■ **Problem**
What you return must match the records below character for character, except that no picture appears.

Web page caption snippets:
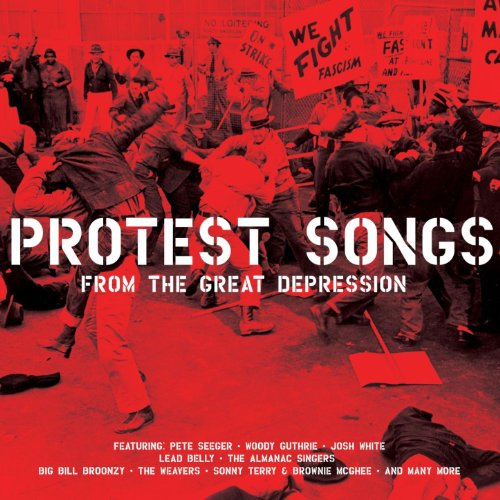 Protest Songs - 50 Originals f...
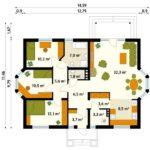 Plan parter casa familiala cu 4 camere
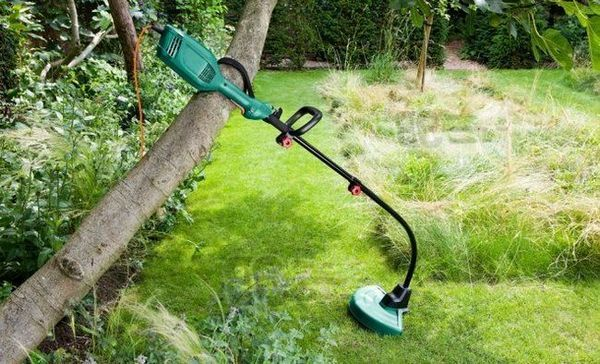 Избор на тример за трева 1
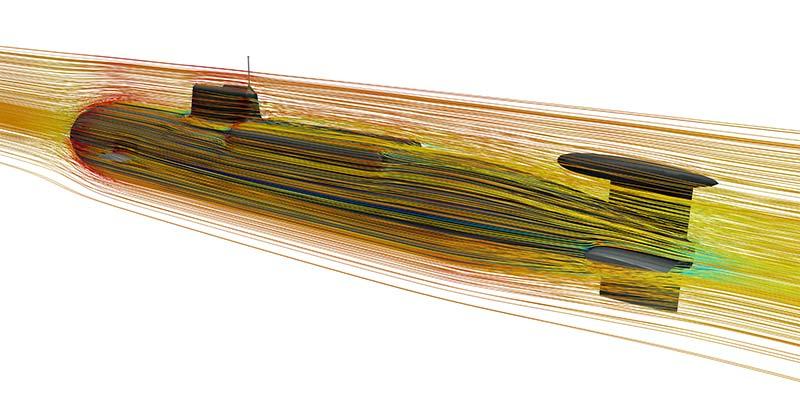Virtuelle Prüfstände sind in ihrer Größe unbeschränkt. So lassen sich selbst U-Boote in kompletter Größe und bis ins letzte Detail problemlos simulieren.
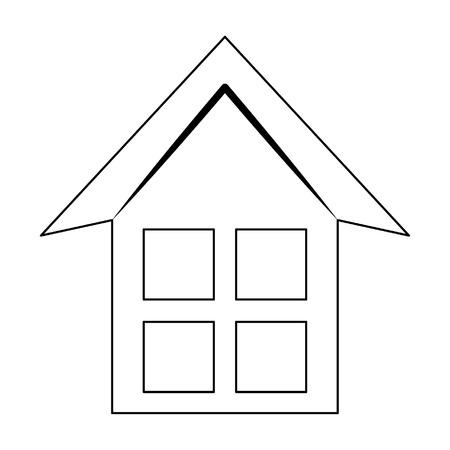 house silhouette icon cartoon vector illustration graphic design Illustration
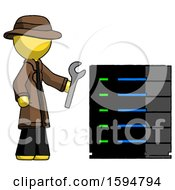 Yellow Detective Man Server Administrator Doing Repairs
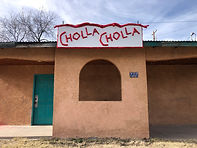 Front Studio Cholla Sign2.jpg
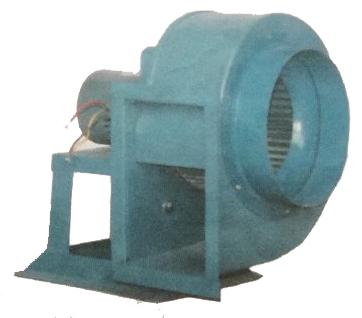 Blower โบลเวอร์ระบายอากาศ เคพีเอ็ม รุ่น KSC-1064 (แบบต่อตรง) (มอเตอร์ 1/3HP)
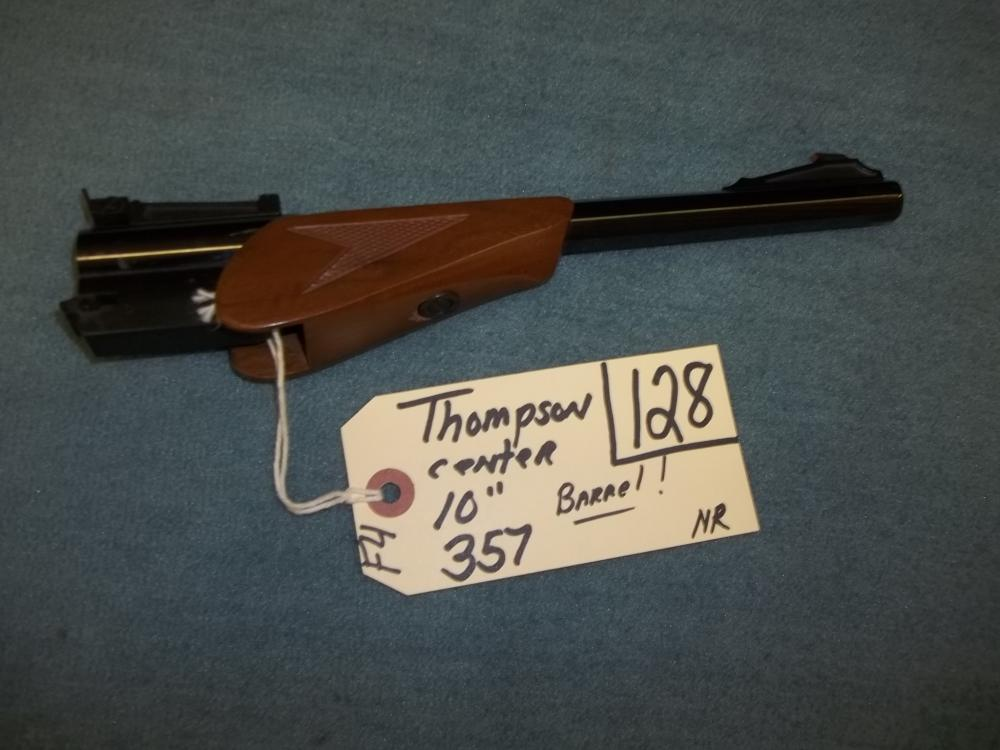 "Thompson Center 10"", 357 Barrel"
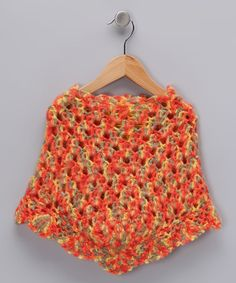 Take a look at this Orange Crocheted Poncho - Toddler & Girls by Peace of Cake on #zulily today!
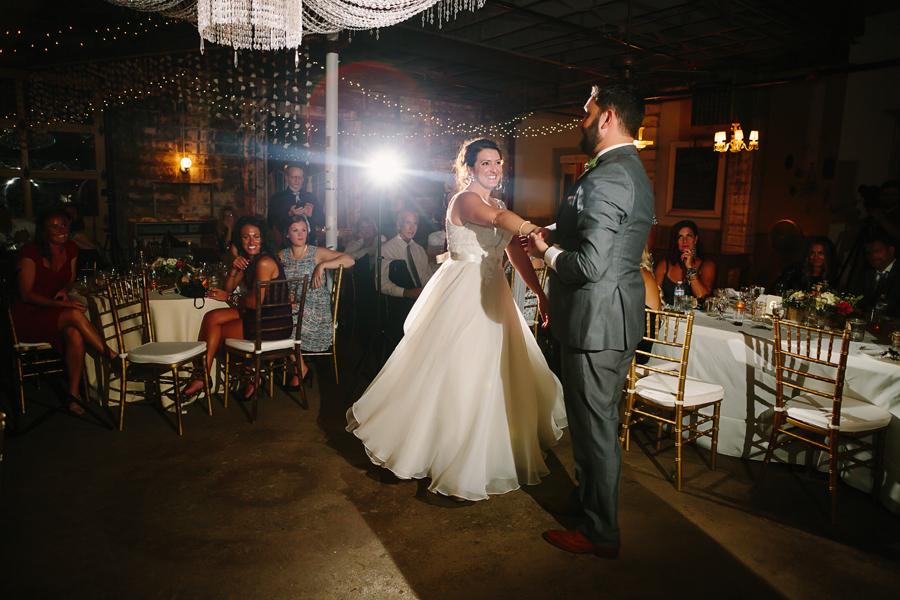 Sundance Studios Benton Harbor MI Wedding166.jpg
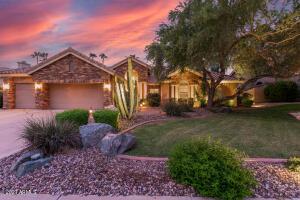 1740 E SOUTH FORK Drive, Phoenix, AZ 85048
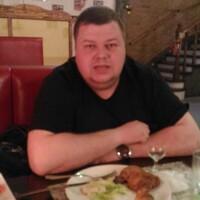 Дмитрий, 35 лет, Рак, Москва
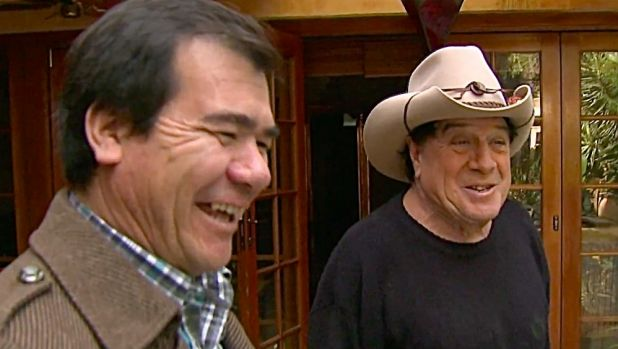 Arif Fayarzi with Molly Meldrum in <i>Freedom Stories</i>. One of Arif's first jobs in Australia was tiling the swimming ...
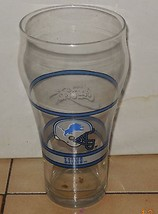 Coffee Cup Glass Detroit Lions Coca Cola - $9.50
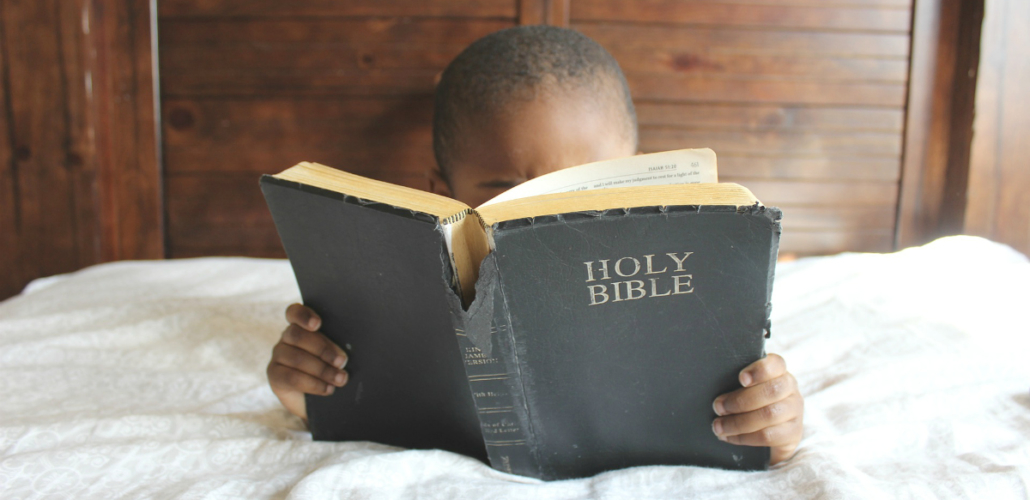 boy-reading-bible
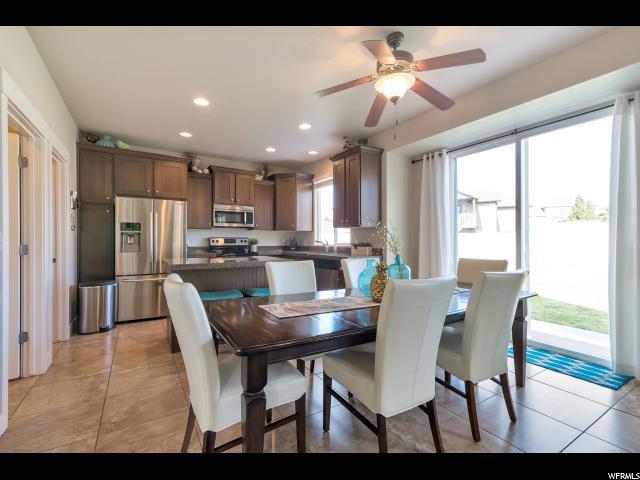 626 N PHEASANT CIR Saratoga Springs, UT 84045 - MLS #: 1540349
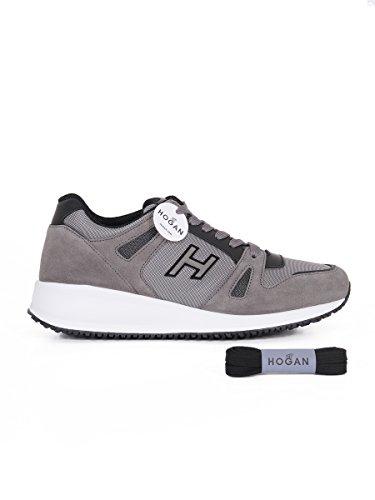 Hogan, Chaussures basses pour Homme Gris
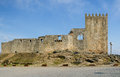 Belmonte castle portugal built th century Royalty Free Stock Photography
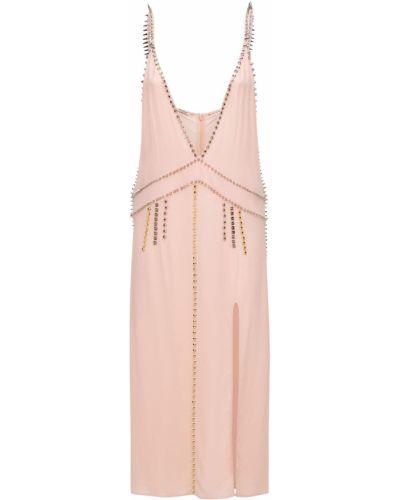 Платье миди - розовое Miu Miu
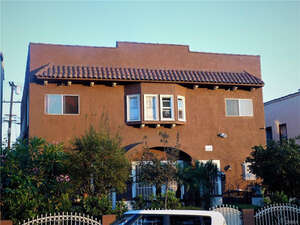 Featured Property in Los Angeles, CA 90016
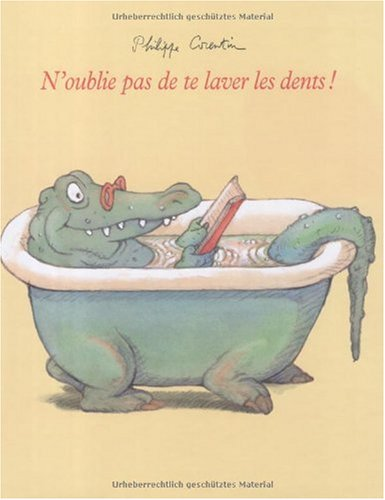 N'oublie pas de te laver les dents !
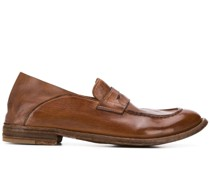 'Lexikon' Loafer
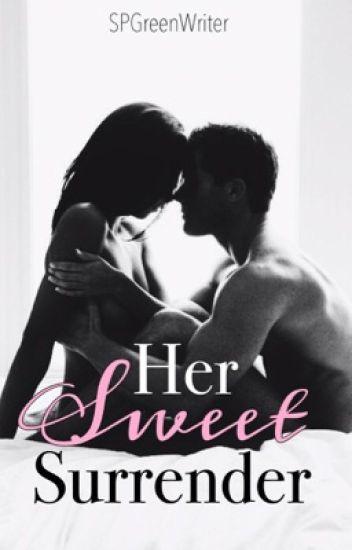 Her Sweet Surrender (Sex Session #3)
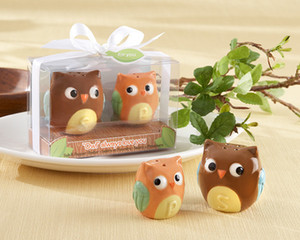 Party favors 200pcs = 100set / lot Owl Always Love you Sal y pimienta de cerámica Shakers baby shower Favores de la boda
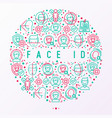 face id concept in circle with thin line icons vector image vector image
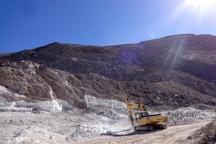 170 میلیارد ریال در بخش معدن نهبندان سرمایه گذاری شد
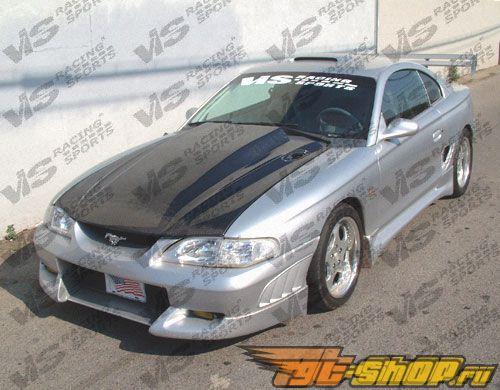 Обвес по кругу на Ford Mustang 1994-1998 Viper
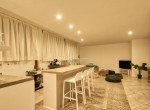 Luxury 8 Bedroom Holiday Villa Oceanview Private Pool Terrace (7)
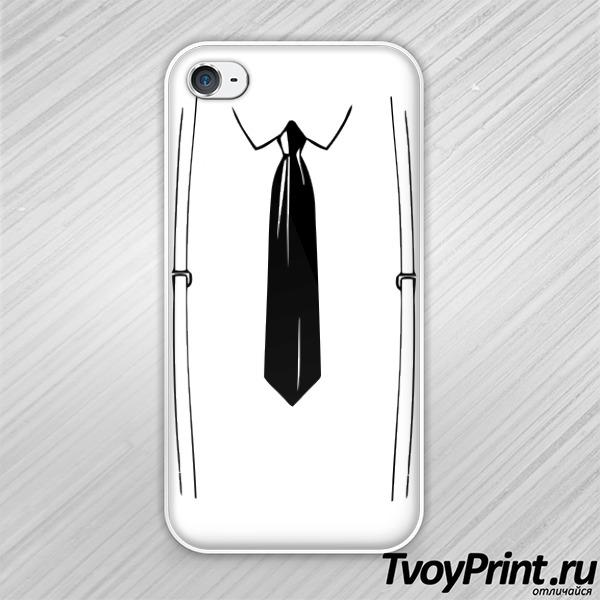 Чехол iPhone 4S подтяжки и галстук
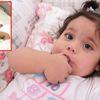 Yemek Borusu Olmayan 1,5 Yaşındaki Hiranur'un Yutkunursa Ölme İhtimali Var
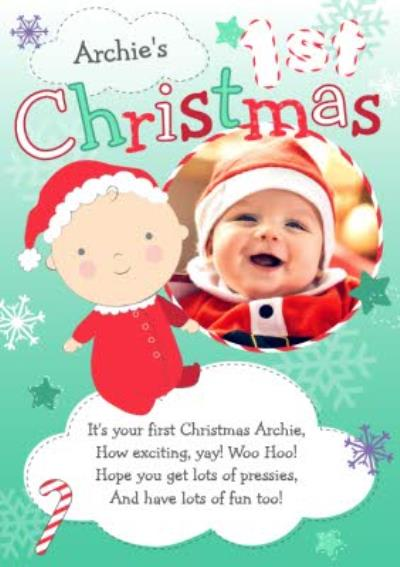 Green And White In The Clouds Personalised Photo Upload Baby's 1st Christmas Card
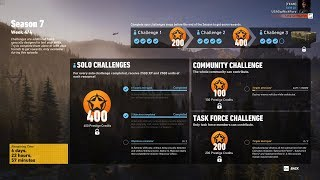 Ghost Recon Wildlands Season 7 Week 4 Solo Challenge 2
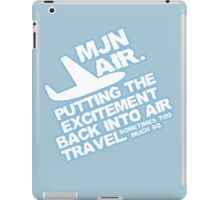 Putting the excitement back into air travel iPad Case/Skin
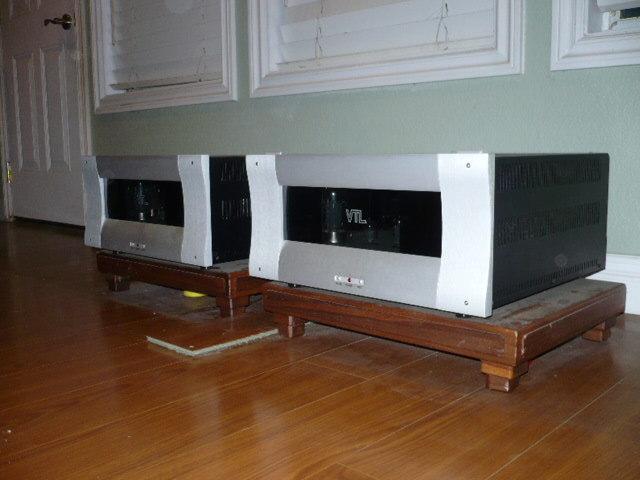 VTL MB-185 Series II Signature Monoblock Amplifier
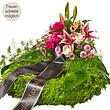 Trauerkranz mit rosa Lilien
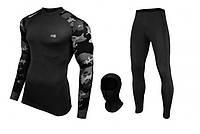 Комплект мужского армейского тактического термобелья Radical Shooter (original), теплое, зимнее, цвет черный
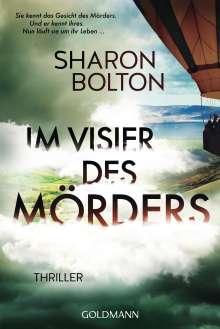 Sharon Bolton: Im Visier des Mörders, Buch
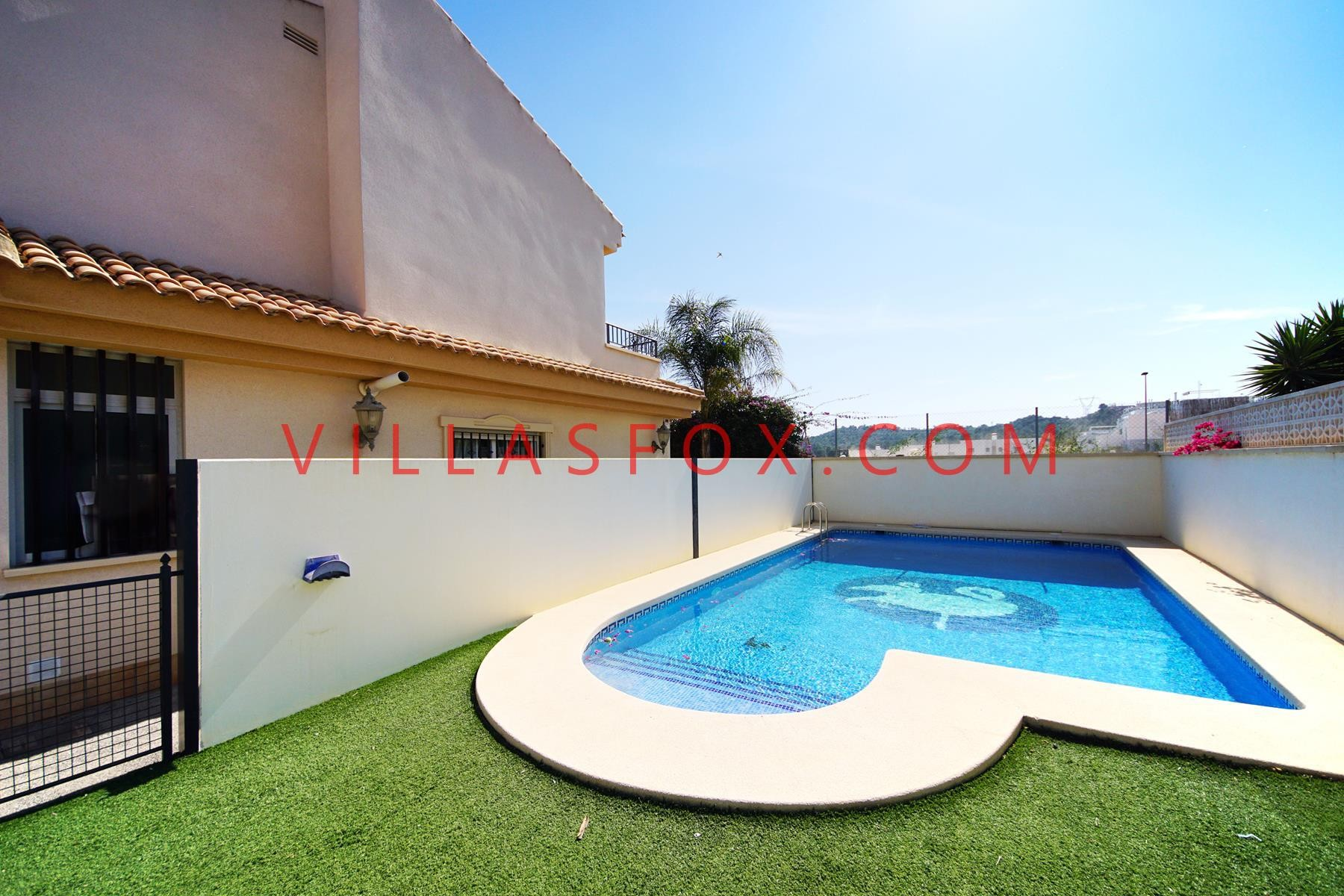 3-bedroom semi-detached villa, Los Flamencos, La Cañada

■ **Answer to the problem**
 Protest Songs - 50 Originals f...
 Plan parter casa familiala cu 4 camere
 Избор на тример за трева 1
Virtuelle Prüfstände sind in ihrer Größe unbeschränkt. So lassen sich selbst U-Boote in kompletter Größe und bis ins letzte Detail problemlos simulieren.
 house silhouette icon cartoon vector illustration graphic design Illustration
 Yellow Detective Man Server Administrator Doing Repairs
 Front Studio Cholla Sign2.jpg
 Blower โบลเวอร์ระบายอากาศ เคพีเอ็ม รุ่น KSC-1064 (แบบต่อตรง) (มอเตอร์ 1/3HP)
 "Thompson Center 10"", 357 Barrel"
 Take a look at this Orange Crocheted Poncho - Toddler & Girls by Peace of Cake on #zulily today!
 Sundance Studios Benton Harbor MI Wedding166.jpg
 1740 E SOUTH FORK Drive, Phoenix, AZ 85048
 Дмитрий, 35 лет, Рак, Москва
 Arif Fayarzi with Molly Meldrum in <i>Freedom Stories</i>. One of Arif's first jobs in Australia was tiling the swimming ...
 Coffee Cup Glass Detroit Lions Coca Cola - $9.50
 boy-reading-bible
 626 N PHEASANT CIR Saratoga Springs, UT 84045 - MLS #: 1540349
 Hogan, Chaussures basses pour Homme Gris
 Belmonte castle portugal built th century Royalty Free Stock Photography
 Платье миди - розовое Miu Miu
 Featured Property in Los Angeles, CA 90016
 N'oublie pas de te laver les dents !
 'Lexikon' Loafer
 Her Sweet Surrender (Sex Session #3)
 Party favors 200pcs = 100set / lot Owl Always Love you Sal y pimienta de cerámica Shakers baby shower Favores de la boda
 face id concept in circle with thin line icons vector image vector image
 170 میلیارد ریال در بخش معدن نهبندان سرمایه گذاری شد
 Обвес по кругу на Ford Mustang 1994-1998 Viper
 Luxury 8 Bedroom Holiday Villa Oceanview Private Pool Terrace (7)
 Чехол iPhone 4S подтяжки и галстук
 Yemek Borusu Olmayan 1,5 Yaşındaki Hiranur'un Yutkunursa Ölme İhtimali Var
 Green And White In The Clouds Personalised Photo Upload Baby's 1st Christmas Card
 Ghost Recon Wildlands Season 7 Week 4 Solo Challenge 2
 Putting the excitement back into air travel iPad Case/Skin
 VTL MB-185 Series II Signature Monoblock Amplifier
 Trauerkranz mit rosa Lilien
 Комплект мужского армейского тактического термобелья Radical Shooter (original), теплое, зимнее, цвет черный
 Sharon Bolton: Im Visier des Mörders, Buch
 3-bedroom semi-detached villa, Los Flamencos, La Cañada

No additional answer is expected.